|Title||Assessment of Automated Measurement and Verification (M&V) Methods|
|LBNL Report Number||LBNL-187225|
|Year of Publication||2015|
|Authors||Granderson, Jessica, Samir Touzani, Claudine Y. Custodio, Michael D. Sohn, Samuel Fernandes, and David A. Jump|
This report documents the application of a general statistical methodology to assess the accuracy of baseline energy models, focusing on its application to Measurement and Verification (M&V) of whole-building energy savings.
Trustworthy savings calculations are critical to convincing investors in energy efficiency projects of the benefit and cost-effectiveness of such investments and their ability to replace or defer supply-side capital investments. However, today's methods for measurement and verification (M&V) of energy savings constitute a significant portion of the total costs of efficiency projects. They also require time-consuming data acquisition and often do not deliver results until years after the program period has ended. A spectrum of savings calculation approaches are used, with some relying more heavily on measured data and others relying more heavily on estimated, modeled, or stipulated data.
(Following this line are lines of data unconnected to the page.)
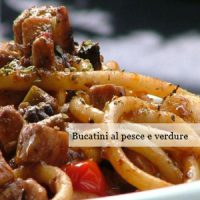 http://www.santarcangelodiromagna.info/wp-content/uploads/2018/06/Bucatini-al-pesce-e-verdure-1-200x200.jpg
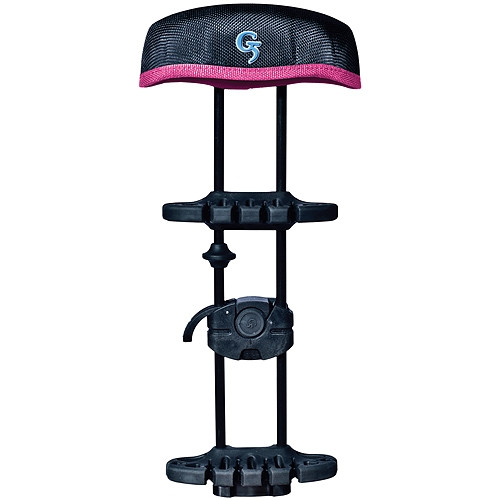 New G5 Head-Loc 6 Arrow Quiver Black & Pink w/ Tree Mounting Bracket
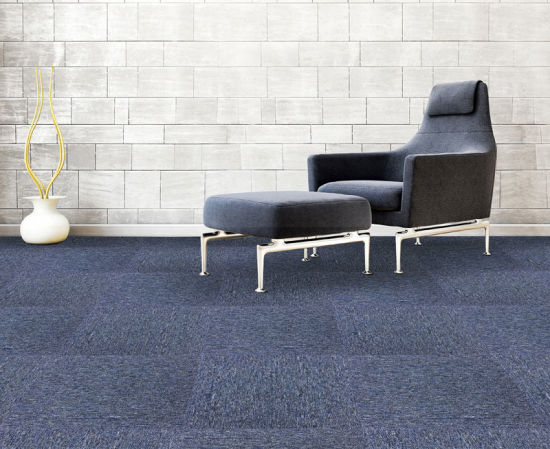 PP Plain Color Carpet Tiles 50X5cm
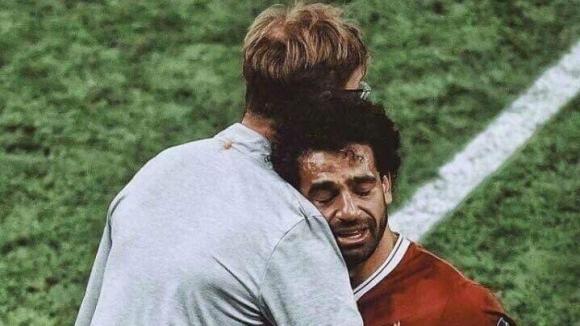 Кан: Кога стана нормално футболистите да плачат?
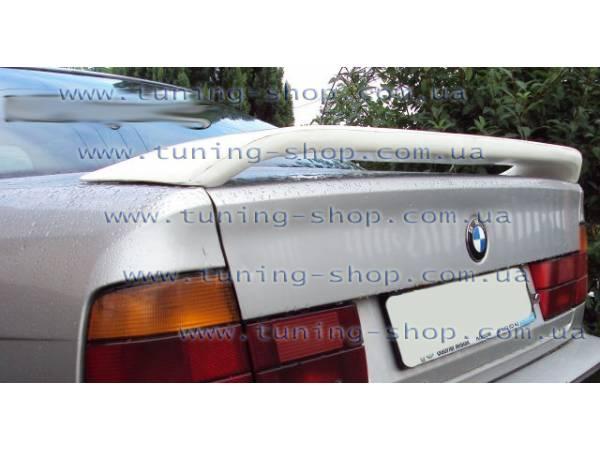 Спойлер BMW E-34 (M-style)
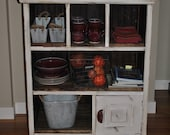 Reclaimed Kitchen Cabinet or Island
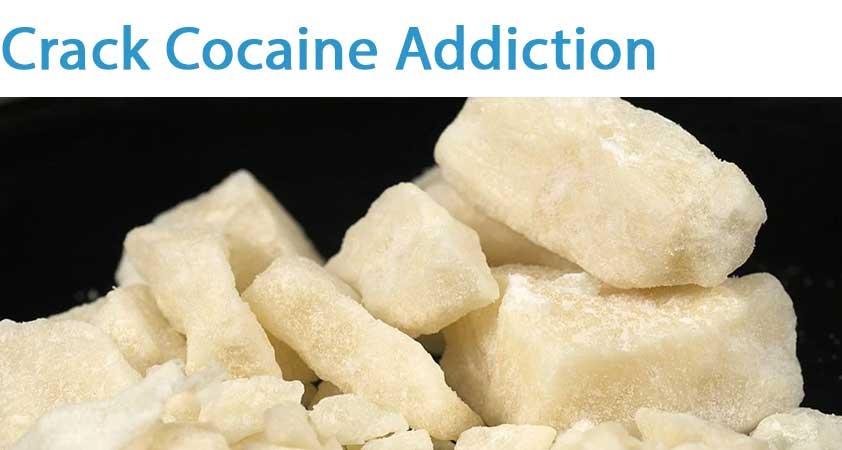 Crack cocaine addiction london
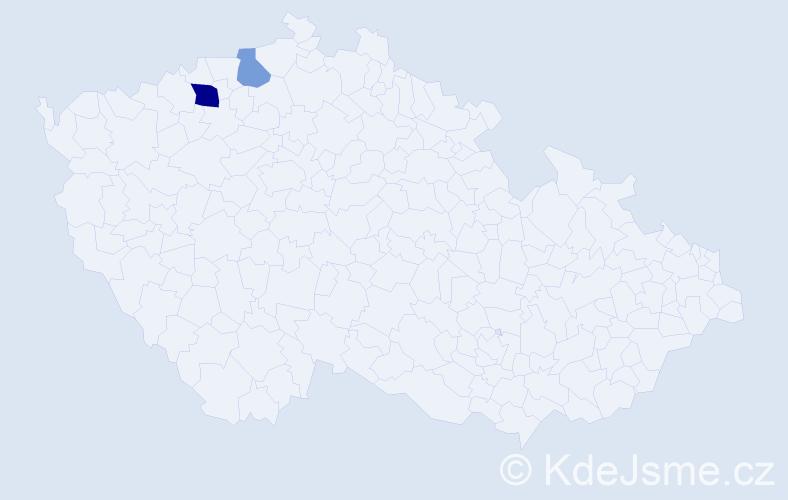Příjmení: 'Jachau', počet výskytů 7 v celé ČR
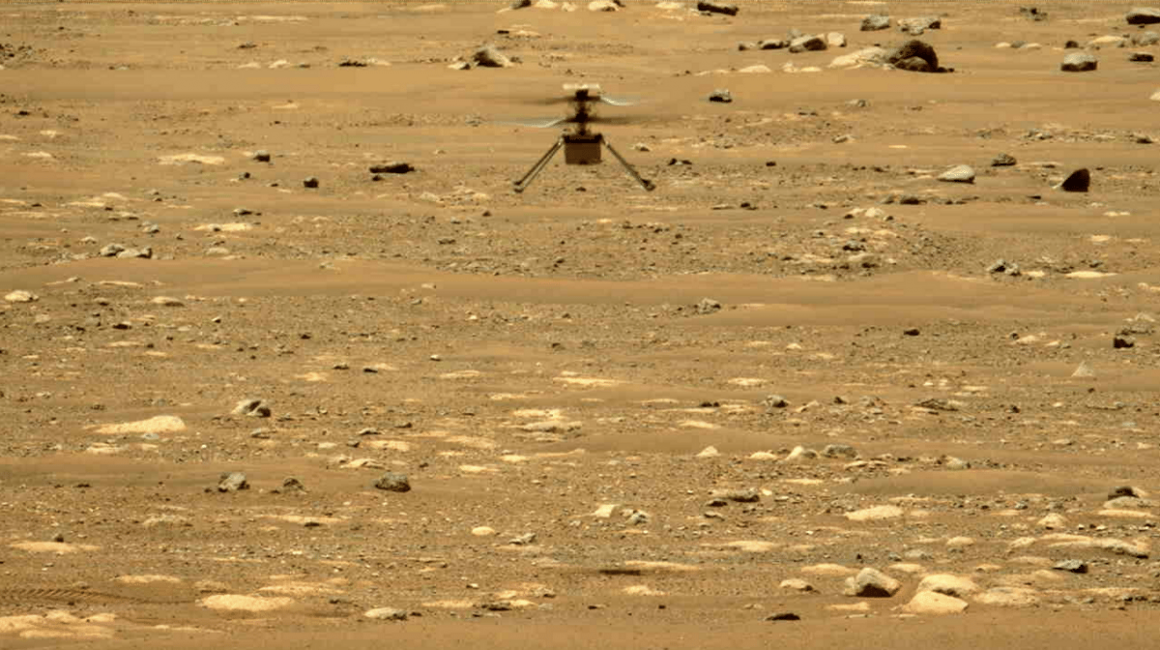 The navigation system of Mars drones is to be improved in a desert
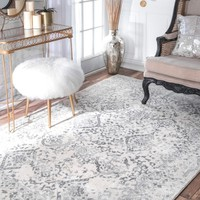 nuLOOM Vintage Floral Ornament Ivory Rug (8' x 10') | Overstock.com Shopping - The Best Deals on 7x9 - 10x14 Rugs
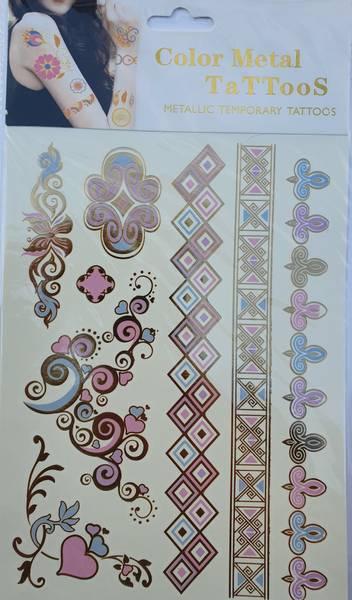 Bilde av Metallic tattoo nr. 3 Color-change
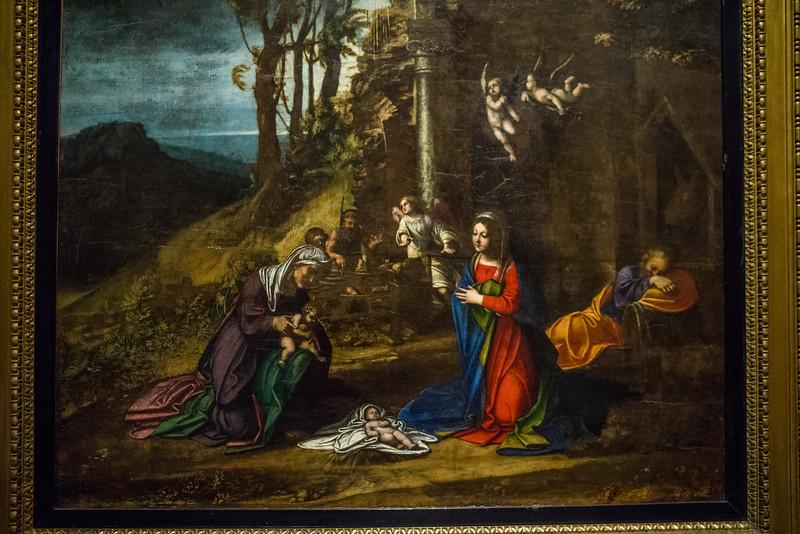 Nativity of Jesus with Saint Elizabeth and the Infant Saint John;  Correggio (Antonio Allegri).
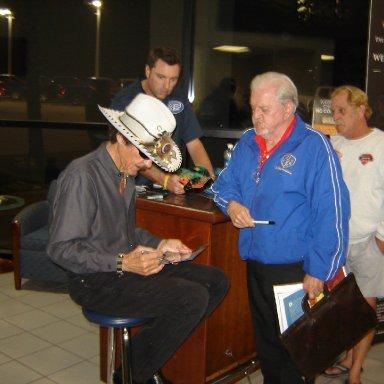 Richard Petty and Jim Seay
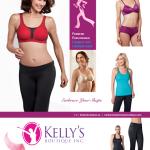 Kellys Mastectomy Leisurewear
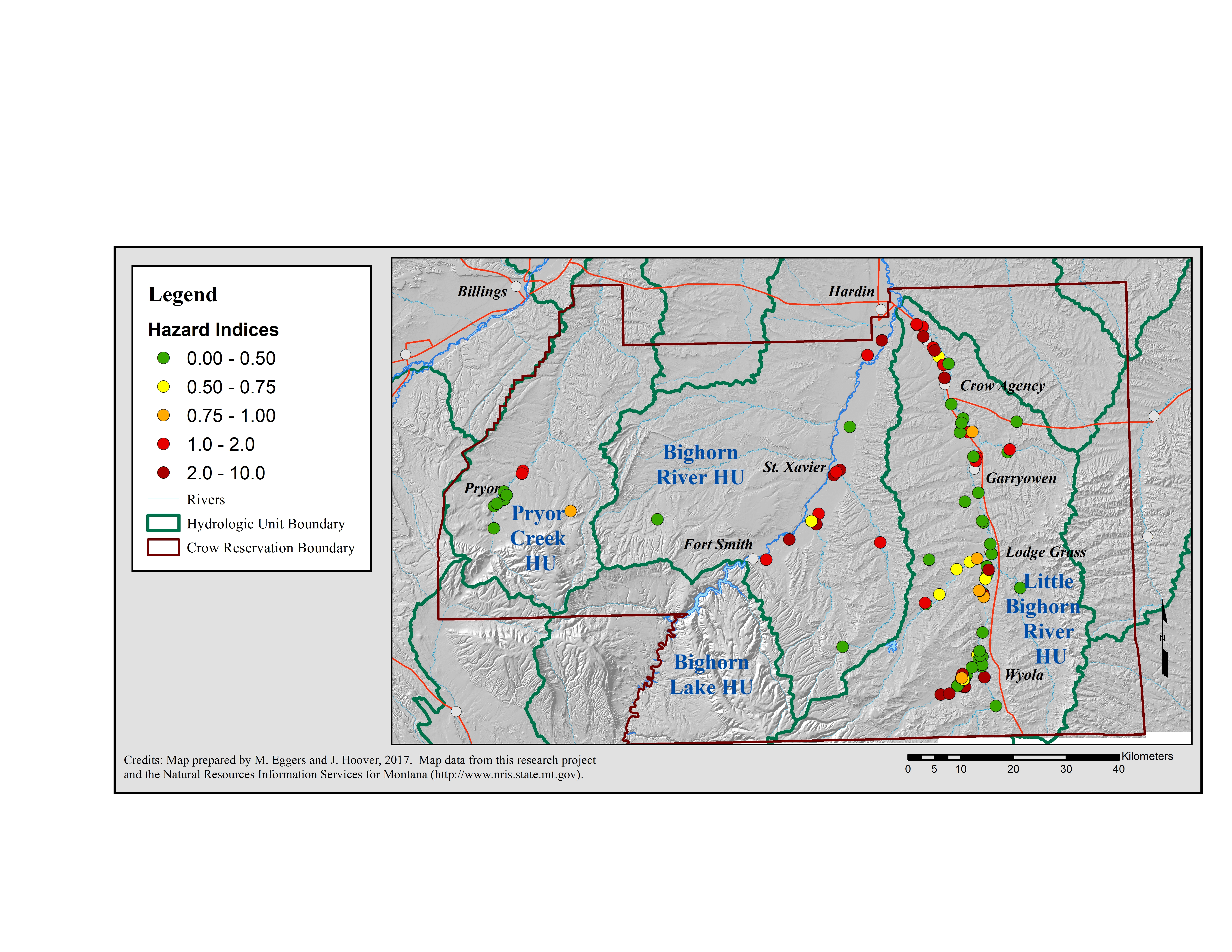Crow Reservation Montana Map.Ijerph Free Full Text Community Engaged Cumulative Risk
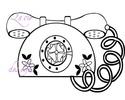 des petites nouveautés chez la Compagnie des Elfes - Page 3 Telweb10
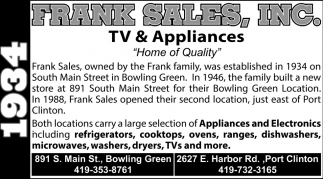 TV & Appliances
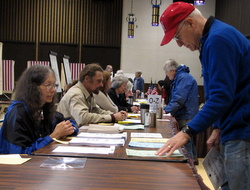 "Turnout slow in Sitka ""super-precinct"""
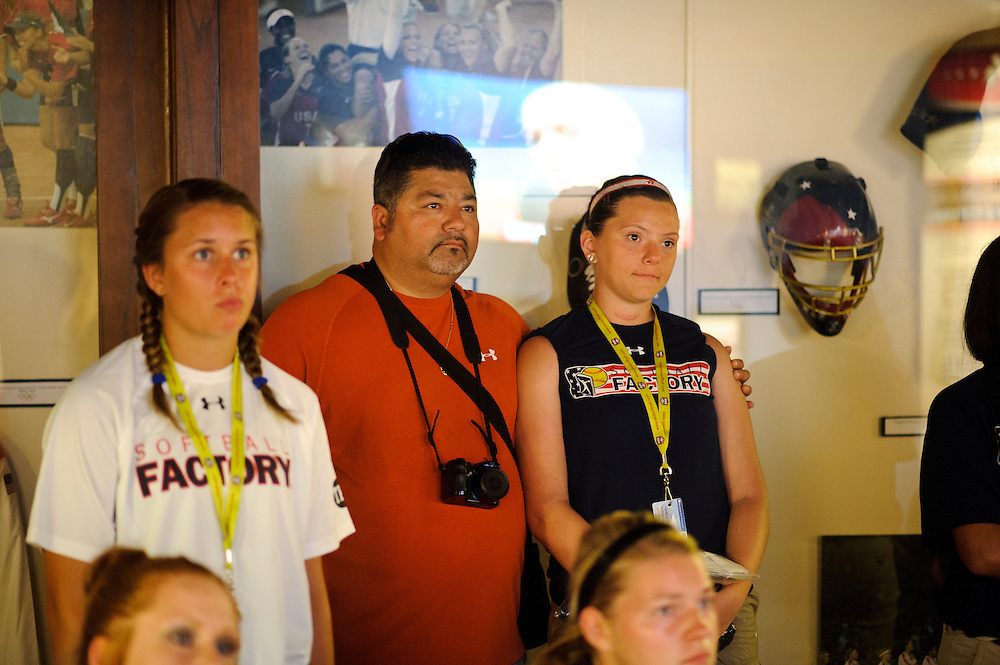 (photo by Matt Roth).Thursday, June 28, 2012..Softball Factory World Cup participants visit the National Softball Hall of Fame and Museum in Oklahoma City, Oklahoma Thursday, June 28, 2012.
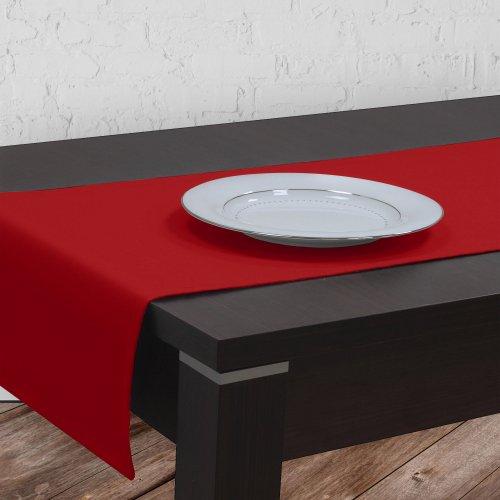 Bieżnik na stół plamoodporny GOLD 401-12 czerwony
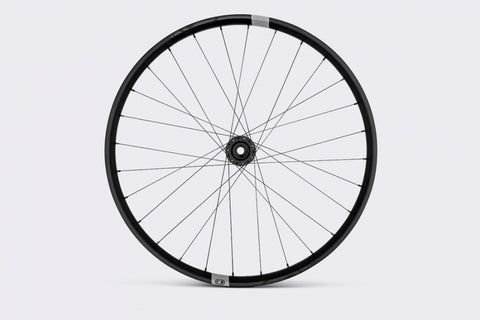 CrankbrothersSynthesis Alloy E-bike wheel front
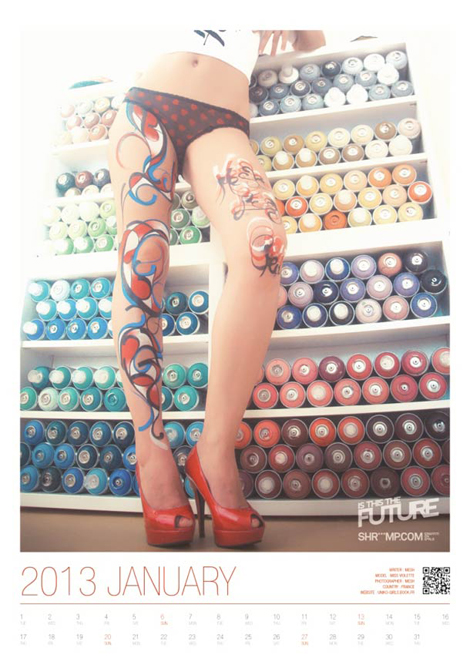 Graffiti-on-Girls-2013-Calendar-5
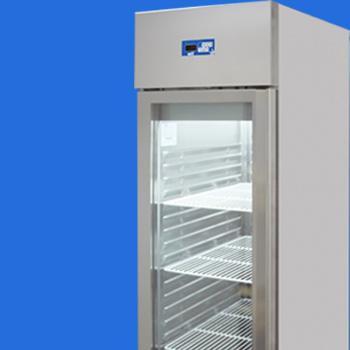 冷藏&冷冻冰箱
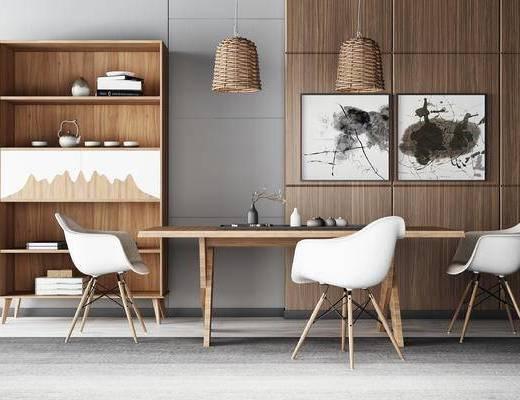 餐桌椅, 书柜, 边柜, 装饰画, 吊灯, 单椅, 新中式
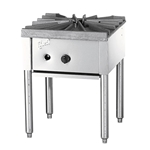 "Quest® Heavy Duty Gas Stock Pot Range, Single Burner, Natural Gas, 18"" - 109-QGHP100(NG)"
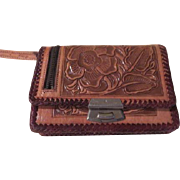 Hecho en mexico Tooled Roses leather wallet - b178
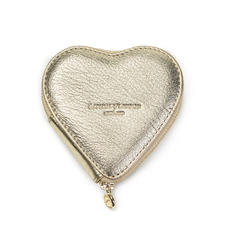 Heart Coin Purse in Pale Gold Pebble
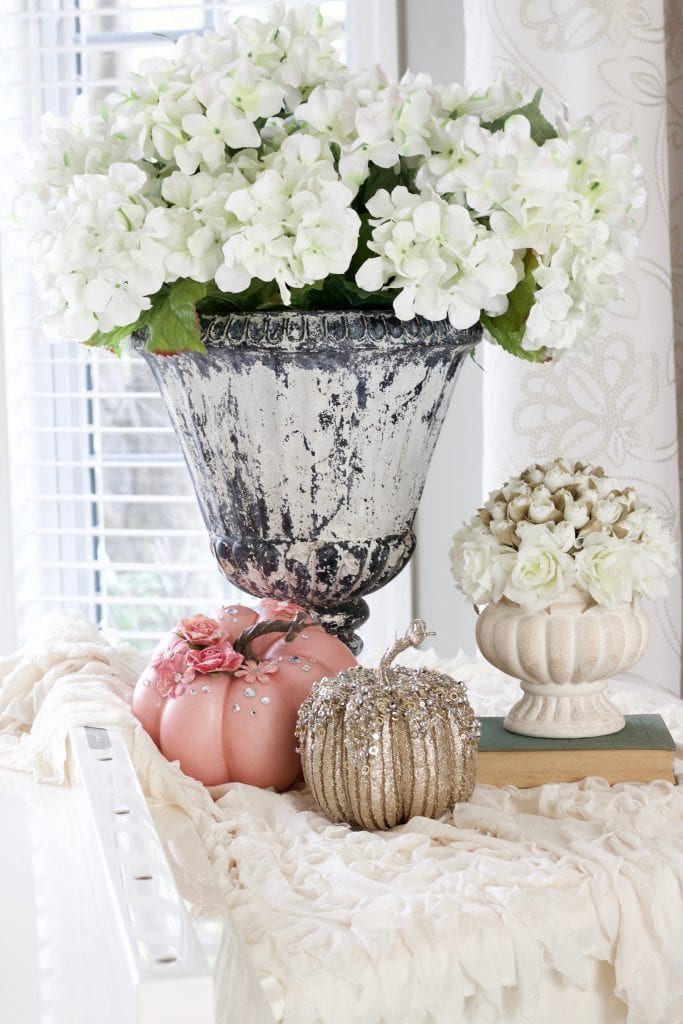 Autumn's in the Air Fall Home Tours styled with lace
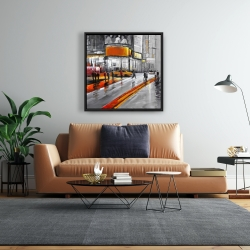 Framed 24 x 24 - Gray street with orange accents
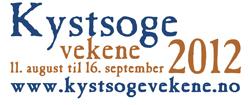 Kystsogevekene 2012 frå 11. august til 16. september
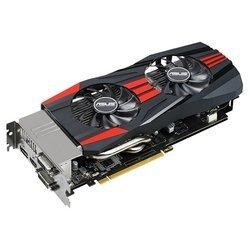 ASUS GeForce GTX 760 1072Mhz PCI-E 3.0 2048Mb 6008Mhz 256 bit 2xDVI HDMI HDCP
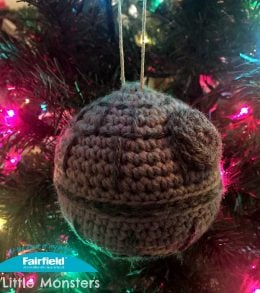 death-star-ornament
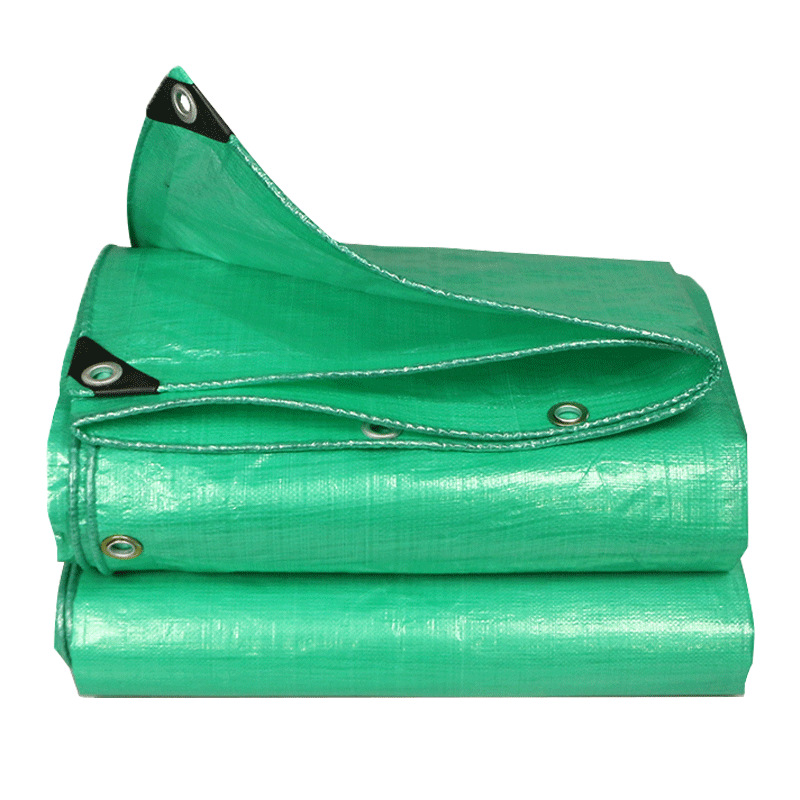 CHUANGFAN Color striped cloth rainproof plastic tarpaulin tarpaulin waterproof truck pe rain cover t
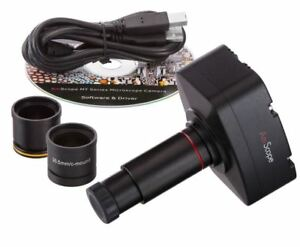 Amscope Ma500 5mp Microscope Digital Camera For Windows Mac Os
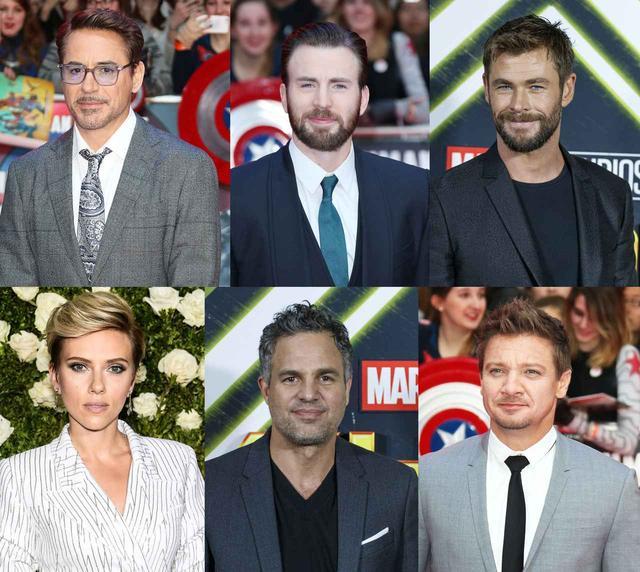 画像: 左上から時計回りで、アイアンマンのロバート・ダウニー・Jr、キャプテン・アメリカのクリス・エヴァンス、ソーのクリス・ヘムズワース、ホークアイのジェレミー・レナー、ハルクのマーク・ラファロ、ブラック・ウィドウのスカーレット・ヨハンソン。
The rising availability of "smart" meters, combined with new analytical approaches to quantifying savings, has opened the door to conducting M&V more quickly and at lower cost, with comparable or improved accuracy. Energy management and information systems (EMIS) technologies, not only enable significant site energy savings, but are also beginning to offer M&V capabilities. This paper expands recent analyses [Price et al. 2013; Granderson and Price 2014; J. Granderson et al. 2015] of public-domain whole-building M&V methods, focusing on more novel baseline modeling approaches that leverage interval meter data using a larger set of buildings.
We present a testing procedure and metrics to assess the performance of whole-building M&V methods. We then illustrate the test procedure by evaluating the accuracy of ten baseline energy use models, against measured data from 537 buildings. We also provide conclusions regarding the accuracy, cost, and time trade-offs between more traditional M&V, and these emerging automated methods. Finally we discuss the potential evolution of M&V to better support the energy efficiency industry through low-cost approaches, and the long-term agenda for validation of building energy analytics.